Al contempo, la modesta gravità del reato commesso; la risalenza nel tempo del crimine; la circostanza che l’appellante non abbia successivamente commesso alcun reato, a testimonianza dell’episodicità di detta illecita condotta; l’inserimento lavorativo dell’appellante in Italia, costituivano elementi il cui esame è stato omesso dall’Amministrazione che avrebbe dovuto invece motivare in ordine alla eventuale ininfluenza dei medesimi in favore dell’appellante.
Tali omissioni viziano l’azione amministrativa ed appare meritevole di censura la decisione appellata laddove non ne ha colto la portata: essa pertanto deve essere annullata, in accoglimento del ricorso in appello e, per l’effetto, deve essere accolto il ricorso di primo grado ed annullato l’impugnato provvedimento.

### Dati forniti
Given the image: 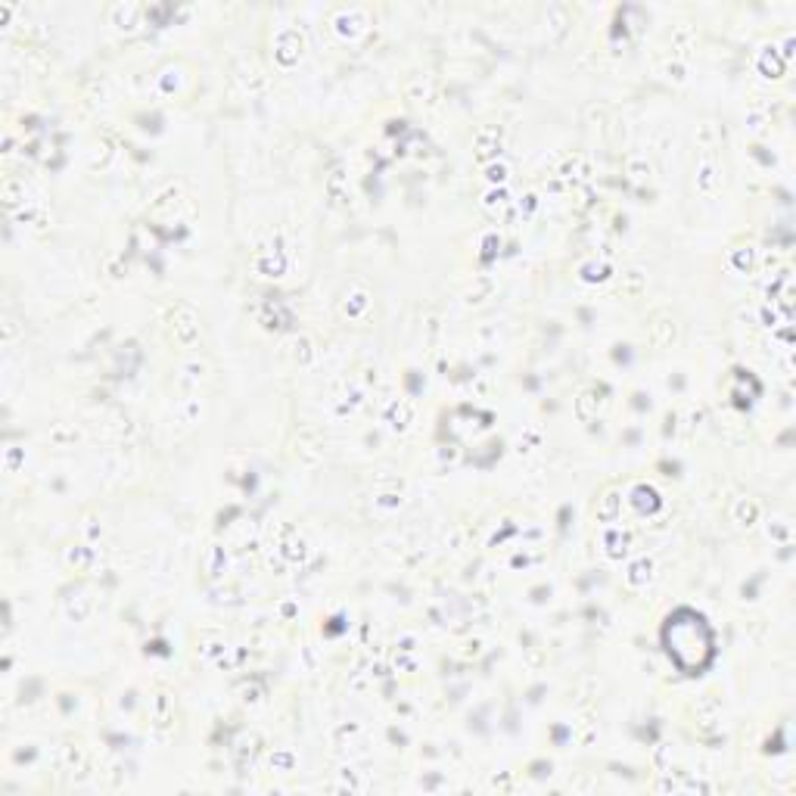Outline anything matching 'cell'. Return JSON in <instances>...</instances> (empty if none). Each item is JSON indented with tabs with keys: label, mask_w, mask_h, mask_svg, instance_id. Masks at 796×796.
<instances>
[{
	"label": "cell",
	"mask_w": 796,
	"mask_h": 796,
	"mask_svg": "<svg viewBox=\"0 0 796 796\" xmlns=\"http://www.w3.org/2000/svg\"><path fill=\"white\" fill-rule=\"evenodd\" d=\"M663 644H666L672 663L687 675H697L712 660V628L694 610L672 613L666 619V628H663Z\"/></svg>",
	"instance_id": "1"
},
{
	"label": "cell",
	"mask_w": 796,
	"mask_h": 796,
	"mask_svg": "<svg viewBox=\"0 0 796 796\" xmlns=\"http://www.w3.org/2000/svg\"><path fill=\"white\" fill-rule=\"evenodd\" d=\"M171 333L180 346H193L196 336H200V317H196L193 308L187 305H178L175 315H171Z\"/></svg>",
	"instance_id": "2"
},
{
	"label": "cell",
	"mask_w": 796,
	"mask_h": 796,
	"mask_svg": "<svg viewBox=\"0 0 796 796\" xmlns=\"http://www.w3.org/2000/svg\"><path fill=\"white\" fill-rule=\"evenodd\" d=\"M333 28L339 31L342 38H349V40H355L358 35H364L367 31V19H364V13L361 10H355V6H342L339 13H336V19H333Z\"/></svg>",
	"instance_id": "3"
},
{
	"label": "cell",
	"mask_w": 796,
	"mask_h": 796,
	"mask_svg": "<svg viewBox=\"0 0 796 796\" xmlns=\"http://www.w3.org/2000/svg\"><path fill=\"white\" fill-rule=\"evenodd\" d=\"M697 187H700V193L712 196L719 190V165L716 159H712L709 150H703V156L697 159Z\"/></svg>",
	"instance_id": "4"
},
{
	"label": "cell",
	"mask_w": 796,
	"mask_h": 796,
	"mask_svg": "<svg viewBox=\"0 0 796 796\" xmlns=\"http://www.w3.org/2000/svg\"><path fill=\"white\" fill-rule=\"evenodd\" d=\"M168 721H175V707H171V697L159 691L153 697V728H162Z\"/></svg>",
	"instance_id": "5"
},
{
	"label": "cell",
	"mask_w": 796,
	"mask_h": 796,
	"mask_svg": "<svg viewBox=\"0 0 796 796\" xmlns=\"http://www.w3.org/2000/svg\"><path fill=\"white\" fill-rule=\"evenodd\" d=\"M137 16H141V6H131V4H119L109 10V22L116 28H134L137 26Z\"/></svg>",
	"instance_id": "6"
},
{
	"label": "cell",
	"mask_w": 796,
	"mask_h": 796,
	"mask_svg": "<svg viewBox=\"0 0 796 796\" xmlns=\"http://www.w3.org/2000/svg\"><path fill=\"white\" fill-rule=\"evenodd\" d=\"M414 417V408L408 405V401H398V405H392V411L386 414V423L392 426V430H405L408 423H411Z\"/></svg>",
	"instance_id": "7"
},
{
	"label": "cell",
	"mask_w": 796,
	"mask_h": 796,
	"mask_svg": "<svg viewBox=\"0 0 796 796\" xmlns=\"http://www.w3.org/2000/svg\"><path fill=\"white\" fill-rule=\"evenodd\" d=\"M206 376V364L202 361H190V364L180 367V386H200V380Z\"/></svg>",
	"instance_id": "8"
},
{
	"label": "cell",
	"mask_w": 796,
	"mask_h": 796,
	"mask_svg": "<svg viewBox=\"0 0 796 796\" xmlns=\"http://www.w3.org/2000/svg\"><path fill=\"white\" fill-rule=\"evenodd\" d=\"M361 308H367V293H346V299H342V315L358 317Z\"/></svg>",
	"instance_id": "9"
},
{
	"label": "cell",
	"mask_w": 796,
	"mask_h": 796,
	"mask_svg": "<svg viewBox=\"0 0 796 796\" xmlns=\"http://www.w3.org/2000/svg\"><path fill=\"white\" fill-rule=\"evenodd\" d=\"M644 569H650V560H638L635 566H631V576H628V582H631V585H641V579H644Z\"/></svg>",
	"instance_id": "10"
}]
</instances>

...

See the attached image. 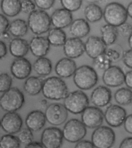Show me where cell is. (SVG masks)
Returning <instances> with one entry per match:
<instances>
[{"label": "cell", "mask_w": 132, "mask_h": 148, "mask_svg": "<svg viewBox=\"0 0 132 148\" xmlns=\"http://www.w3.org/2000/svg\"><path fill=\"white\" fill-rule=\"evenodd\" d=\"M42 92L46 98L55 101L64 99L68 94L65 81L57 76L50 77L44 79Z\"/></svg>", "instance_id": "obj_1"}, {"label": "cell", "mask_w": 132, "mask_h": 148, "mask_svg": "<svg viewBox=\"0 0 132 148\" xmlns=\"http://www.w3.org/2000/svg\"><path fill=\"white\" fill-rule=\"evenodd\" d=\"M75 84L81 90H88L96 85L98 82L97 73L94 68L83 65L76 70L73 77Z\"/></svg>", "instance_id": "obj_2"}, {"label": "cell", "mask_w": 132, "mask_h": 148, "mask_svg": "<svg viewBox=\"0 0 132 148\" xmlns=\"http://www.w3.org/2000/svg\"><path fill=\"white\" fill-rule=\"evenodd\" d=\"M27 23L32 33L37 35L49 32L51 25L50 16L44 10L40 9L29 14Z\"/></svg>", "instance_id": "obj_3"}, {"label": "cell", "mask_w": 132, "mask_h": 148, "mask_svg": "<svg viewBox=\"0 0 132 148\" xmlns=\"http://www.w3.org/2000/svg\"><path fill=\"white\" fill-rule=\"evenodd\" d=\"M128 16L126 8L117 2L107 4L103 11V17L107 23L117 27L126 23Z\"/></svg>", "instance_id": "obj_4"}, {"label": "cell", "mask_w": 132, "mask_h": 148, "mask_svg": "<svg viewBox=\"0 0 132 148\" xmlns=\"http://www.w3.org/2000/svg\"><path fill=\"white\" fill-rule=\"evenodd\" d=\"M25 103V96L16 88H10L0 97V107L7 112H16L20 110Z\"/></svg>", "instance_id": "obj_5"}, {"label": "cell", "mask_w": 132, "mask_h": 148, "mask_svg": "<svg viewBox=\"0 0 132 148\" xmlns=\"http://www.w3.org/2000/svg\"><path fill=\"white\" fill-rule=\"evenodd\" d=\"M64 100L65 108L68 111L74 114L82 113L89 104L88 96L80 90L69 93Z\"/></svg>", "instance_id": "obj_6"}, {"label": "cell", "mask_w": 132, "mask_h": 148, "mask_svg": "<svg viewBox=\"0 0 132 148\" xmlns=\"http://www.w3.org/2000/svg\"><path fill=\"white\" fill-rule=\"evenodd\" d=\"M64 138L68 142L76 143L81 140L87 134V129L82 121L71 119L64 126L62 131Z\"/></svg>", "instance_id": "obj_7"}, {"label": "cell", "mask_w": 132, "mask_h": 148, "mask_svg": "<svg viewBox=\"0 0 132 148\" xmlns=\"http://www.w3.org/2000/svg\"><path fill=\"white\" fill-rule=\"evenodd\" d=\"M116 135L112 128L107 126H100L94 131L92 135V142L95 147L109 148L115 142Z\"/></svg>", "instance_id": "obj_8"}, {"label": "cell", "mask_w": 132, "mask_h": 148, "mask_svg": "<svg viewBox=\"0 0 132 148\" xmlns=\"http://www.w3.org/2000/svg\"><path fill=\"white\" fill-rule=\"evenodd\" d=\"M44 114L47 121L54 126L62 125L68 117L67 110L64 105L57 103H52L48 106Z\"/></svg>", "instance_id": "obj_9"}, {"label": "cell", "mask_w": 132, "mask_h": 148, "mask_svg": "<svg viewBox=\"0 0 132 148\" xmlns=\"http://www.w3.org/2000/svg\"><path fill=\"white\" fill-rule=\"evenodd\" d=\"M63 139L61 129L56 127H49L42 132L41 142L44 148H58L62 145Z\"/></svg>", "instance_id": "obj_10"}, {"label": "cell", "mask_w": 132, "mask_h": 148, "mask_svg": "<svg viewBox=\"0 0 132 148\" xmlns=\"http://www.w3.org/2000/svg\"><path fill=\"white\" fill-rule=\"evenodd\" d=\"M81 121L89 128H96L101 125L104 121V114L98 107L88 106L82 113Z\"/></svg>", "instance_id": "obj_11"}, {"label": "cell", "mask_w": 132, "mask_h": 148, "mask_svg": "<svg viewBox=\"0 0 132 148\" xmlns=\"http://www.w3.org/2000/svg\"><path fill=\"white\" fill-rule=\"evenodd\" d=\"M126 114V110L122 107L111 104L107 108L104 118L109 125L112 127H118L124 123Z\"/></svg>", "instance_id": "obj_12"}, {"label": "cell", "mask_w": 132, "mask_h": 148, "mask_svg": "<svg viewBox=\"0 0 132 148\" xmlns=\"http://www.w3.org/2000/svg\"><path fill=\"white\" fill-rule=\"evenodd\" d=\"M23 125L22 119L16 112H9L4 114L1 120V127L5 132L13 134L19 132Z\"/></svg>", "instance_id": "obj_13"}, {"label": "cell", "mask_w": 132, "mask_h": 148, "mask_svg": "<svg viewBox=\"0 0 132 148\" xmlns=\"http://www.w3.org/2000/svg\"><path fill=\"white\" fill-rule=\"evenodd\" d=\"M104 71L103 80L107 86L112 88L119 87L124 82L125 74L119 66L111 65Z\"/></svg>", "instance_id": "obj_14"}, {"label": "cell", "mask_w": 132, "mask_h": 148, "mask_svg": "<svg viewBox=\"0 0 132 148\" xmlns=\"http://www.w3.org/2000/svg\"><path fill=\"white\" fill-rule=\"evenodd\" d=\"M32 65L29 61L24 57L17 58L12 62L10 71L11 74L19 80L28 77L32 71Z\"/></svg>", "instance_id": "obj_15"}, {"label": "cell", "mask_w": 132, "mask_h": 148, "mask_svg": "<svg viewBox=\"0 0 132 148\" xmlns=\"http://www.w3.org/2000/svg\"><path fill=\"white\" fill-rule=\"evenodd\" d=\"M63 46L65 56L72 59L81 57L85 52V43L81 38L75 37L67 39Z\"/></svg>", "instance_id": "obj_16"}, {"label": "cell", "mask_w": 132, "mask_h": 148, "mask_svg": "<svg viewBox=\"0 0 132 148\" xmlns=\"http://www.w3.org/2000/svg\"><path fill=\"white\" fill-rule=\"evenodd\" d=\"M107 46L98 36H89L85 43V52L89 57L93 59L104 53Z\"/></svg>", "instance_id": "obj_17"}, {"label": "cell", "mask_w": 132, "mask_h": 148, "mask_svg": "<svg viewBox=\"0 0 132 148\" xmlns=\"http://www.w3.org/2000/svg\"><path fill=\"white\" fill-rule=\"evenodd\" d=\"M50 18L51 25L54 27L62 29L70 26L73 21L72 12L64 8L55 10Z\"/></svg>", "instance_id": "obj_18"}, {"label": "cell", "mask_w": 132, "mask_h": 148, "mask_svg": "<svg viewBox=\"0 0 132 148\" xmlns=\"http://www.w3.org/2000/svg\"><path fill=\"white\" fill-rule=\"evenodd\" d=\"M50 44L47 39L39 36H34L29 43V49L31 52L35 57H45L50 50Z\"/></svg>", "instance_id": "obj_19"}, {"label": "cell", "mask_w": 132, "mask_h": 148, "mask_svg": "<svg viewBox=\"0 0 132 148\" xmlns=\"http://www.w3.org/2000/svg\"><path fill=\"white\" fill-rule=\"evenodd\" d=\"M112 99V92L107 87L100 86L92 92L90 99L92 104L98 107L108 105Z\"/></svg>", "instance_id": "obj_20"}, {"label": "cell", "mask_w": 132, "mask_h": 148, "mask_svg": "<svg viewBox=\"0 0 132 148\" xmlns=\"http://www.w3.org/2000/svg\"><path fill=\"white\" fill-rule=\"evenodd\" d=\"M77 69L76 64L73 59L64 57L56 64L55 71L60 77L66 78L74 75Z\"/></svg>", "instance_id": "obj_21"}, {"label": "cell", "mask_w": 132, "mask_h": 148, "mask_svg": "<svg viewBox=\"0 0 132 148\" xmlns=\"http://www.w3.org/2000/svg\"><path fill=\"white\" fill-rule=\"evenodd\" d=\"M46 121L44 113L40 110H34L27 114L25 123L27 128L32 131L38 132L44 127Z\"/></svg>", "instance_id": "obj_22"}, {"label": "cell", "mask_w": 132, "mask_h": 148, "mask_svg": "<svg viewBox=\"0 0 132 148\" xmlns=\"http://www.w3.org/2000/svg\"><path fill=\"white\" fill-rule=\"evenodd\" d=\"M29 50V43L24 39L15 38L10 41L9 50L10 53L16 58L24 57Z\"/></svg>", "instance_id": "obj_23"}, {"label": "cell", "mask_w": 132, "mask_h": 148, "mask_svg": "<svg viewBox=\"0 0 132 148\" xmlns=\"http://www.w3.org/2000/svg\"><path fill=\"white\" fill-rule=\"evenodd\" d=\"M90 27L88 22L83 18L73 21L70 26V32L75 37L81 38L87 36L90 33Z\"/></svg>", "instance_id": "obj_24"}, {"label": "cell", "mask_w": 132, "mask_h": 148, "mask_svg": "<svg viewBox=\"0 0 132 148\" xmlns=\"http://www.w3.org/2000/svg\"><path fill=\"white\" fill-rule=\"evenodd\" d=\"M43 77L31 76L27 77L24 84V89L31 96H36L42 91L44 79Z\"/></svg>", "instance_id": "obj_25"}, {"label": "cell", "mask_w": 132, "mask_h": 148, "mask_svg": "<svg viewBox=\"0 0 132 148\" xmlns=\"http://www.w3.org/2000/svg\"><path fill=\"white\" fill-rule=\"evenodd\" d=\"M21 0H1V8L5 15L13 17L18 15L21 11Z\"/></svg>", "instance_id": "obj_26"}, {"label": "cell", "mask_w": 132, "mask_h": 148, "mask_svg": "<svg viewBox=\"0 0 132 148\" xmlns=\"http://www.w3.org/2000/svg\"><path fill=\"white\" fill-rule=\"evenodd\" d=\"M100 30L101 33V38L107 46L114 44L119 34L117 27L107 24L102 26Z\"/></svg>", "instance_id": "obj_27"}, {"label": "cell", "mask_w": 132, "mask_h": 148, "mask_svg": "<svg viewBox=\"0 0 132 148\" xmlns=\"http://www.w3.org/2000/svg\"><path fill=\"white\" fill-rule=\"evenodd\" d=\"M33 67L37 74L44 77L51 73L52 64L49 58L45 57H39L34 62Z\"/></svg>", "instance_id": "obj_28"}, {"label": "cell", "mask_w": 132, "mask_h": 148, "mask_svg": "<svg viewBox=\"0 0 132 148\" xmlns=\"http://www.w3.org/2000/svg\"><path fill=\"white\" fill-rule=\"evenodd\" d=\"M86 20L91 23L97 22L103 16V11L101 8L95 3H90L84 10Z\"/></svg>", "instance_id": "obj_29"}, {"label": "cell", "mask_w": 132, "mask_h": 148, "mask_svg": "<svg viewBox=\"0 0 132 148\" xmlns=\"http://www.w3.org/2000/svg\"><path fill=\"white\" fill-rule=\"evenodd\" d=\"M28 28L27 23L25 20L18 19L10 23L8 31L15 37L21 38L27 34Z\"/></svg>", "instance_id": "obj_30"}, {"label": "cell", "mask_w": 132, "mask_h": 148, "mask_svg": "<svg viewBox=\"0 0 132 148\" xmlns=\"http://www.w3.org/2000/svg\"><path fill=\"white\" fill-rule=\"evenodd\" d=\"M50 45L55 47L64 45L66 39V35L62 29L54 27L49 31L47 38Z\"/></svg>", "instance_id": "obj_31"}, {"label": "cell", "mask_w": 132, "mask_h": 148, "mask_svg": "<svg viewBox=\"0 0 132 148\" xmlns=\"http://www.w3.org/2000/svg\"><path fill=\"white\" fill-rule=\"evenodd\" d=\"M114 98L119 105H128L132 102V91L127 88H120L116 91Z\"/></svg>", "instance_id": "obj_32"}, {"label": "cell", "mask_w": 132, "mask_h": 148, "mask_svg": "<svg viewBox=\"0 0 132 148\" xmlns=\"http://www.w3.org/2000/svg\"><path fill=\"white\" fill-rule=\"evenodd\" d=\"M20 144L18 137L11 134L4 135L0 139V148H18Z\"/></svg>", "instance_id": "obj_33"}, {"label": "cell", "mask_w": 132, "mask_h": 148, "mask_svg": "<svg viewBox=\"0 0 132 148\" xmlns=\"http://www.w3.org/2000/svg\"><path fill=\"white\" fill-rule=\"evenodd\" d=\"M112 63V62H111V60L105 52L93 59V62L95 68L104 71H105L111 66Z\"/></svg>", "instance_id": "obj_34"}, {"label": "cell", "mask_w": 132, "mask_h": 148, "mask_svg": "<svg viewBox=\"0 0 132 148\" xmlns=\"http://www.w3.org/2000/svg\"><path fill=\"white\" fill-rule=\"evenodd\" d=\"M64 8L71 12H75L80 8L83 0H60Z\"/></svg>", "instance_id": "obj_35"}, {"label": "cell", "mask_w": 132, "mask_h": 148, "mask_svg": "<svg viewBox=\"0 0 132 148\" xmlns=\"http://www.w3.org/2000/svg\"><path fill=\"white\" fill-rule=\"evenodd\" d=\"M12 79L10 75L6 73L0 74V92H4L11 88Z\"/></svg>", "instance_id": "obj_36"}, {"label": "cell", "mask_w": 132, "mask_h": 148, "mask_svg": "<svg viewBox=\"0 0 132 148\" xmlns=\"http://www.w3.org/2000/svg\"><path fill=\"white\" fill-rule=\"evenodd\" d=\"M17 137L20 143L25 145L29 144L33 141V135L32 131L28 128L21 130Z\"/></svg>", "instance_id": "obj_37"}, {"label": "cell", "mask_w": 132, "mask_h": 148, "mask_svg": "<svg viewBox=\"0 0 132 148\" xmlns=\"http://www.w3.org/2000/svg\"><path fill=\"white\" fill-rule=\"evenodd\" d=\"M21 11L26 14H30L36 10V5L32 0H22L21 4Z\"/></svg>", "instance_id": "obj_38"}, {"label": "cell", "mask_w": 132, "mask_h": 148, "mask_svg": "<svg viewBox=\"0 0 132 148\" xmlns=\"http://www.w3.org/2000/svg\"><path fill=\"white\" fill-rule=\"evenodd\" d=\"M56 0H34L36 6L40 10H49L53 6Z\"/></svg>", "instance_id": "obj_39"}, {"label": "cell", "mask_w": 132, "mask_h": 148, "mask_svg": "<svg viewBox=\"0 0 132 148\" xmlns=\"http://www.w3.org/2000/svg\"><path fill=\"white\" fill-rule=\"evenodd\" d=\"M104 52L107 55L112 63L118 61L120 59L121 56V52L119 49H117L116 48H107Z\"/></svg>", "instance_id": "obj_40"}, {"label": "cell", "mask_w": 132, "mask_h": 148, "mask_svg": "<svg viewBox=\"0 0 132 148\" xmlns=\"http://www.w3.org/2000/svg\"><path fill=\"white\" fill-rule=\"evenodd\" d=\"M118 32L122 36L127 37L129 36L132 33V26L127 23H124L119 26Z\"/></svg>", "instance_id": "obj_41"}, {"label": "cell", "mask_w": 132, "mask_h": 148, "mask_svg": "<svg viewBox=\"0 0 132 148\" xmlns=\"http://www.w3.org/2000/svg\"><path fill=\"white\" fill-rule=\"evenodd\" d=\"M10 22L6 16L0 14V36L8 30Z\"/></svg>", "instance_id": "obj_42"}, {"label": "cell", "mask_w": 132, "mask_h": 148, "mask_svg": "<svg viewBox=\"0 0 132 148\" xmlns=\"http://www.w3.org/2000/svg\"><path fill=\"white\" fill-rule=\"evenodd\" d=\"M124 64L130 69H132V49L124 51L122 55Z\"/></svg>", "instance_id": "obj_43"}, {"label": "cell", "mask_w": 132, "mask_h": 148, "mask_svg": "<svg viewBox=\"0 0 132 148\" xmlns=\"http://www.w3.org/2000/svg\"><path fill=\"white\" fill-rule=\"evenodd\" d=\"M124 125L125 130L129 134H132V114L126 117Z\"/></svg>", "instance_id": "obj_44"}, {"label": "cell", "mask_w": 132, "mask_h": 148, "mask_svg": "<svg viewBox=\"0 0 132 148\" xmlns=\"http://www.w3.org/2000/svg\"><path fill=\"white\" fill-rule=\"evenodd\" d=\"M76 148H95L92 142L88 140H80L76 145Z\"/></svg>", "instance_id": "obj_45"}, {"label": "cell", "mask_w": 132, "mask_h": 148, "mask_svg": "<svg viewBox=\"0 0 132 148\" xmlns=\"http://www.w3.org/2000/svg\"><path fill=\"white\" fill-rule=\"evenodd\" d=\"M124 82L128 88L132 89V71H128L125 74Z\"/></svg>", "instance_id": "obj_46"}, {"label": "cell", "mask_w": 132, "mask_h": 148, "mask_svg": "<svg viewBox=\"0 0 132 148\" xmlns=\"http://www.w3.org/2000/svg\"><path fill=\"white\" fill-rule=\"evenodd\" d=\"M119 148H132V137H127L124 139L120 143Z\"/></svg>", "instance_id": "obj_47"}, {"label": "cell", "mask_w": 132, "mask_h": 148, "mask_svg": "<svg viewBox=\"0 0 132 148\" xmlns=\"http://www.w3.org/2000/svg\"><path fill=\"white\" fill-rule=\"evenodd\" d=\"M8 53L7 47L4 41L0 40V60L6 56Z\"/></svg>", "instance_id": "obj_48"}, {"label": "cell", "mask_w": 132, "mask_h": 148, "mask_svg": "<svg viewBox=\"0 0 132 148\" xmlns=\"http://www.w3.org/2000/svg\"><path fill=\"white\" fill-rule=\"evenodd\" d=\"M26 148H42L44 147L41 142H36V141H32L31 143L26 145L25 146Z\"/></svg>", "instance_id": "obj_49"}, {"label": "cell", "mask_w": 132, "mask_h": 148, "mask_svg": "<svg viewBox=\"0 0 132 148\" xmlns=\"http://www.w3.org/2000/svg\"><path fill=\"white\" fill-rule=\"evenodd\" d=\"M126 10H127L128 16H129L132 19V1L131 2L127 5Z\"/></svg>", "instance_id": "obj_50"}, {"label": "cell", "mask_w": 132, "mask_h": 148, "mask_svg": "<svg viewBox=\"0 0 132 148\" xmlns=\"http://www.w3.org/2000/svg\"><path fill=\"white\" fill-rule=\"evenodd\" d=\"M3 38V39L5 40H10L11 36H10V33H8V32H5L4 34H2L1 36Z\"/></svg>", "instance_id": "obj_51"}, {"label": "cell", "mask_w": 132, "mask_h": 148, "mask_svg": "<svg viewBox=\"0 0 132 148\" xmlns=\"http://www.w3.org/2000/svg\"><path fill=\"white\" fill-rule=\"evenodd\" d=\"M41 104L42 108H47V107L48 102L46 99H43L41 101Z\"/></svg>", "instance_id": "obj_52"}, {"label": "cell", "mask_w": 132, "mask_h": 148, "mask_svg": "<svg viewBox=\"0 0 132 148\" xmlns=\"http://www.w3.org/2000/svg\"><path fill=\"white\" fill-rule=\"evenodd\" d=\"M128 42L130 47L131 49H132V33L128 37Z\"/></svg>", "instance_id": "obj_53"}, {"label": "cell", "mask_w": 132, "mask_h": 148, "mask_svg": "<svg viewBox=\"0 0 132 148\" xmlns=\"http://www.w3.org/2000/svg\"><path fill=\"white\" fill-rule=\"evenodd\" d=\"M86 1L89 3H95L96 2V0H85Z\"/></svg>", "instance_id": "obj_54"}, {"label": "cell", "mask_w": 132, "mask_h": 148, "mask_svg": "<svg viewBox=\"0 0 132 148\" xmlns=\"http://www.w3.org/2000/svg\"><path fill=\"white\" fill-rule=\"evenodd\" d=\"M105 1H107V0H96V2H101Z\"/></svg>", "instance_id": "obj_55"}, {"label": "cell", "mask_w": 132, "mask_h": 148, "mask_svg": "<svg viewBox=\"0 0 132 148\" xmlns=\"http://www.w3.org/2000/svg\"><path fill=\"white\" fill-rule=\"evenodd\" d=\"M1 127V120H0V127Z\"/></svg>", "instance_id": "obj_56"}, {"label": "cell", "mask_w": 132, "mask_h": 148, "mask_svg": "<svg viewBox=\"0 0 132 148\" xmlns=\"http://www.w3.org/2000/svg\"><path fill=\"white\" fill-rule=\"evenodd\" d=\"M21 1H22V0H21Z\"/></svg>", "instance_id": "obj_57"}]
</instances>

...

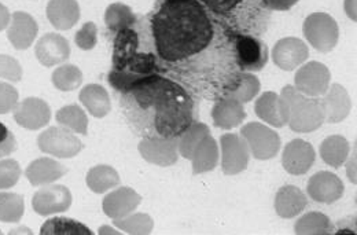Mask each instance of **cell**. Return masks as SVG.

### Requisiti
**a)** Elenca gli elementi che, secondo il brano selezionato, l'Amministrazione ha omesso di esaminare.
**b)** Riproduci il passo del brano selezionato a partire dalle parole "Al contempo, la" e fermati dopo le parole "annullato l’impugnato provvedimento.".

### Soluzioni per esercizio
**a)**
- la modesta gravità del reato commesso
- la risalenza nel tempo del crimine
- la circostanza che l'appellante non abbia successivamente commesso alcun reato
- l'inserimento lavorativo dell'appellante in Italia

**b)**
Al contempo, la modesta gravità del reato commesso; la risalenza nel tempo del crimine; la circostanza che l’appellante non abbia successivamente commesso alcun reato, a testimonianza dell’episodicità di detta illecita condotta; l’inserimento lavorativo dell’appellante in Italia, costituivano elementi il cui esame è stato omesso dall’Amministrazione che avrebbe dovuto invece motivare in ordine alla eventuale ininfluenza dei medesimi in favore dell’appellante.
Tali omissioni viziano l’azione amministrativa ed appare meritevole di censura la decisione appellata laddove non ne ha colto la portata: essa pertanto deve essere annullata, in accoglimento del ricorso in appello e, per l’effetto, deve essere accolto il ricorso di primo grado ed annullato l’impugnato provvedimento.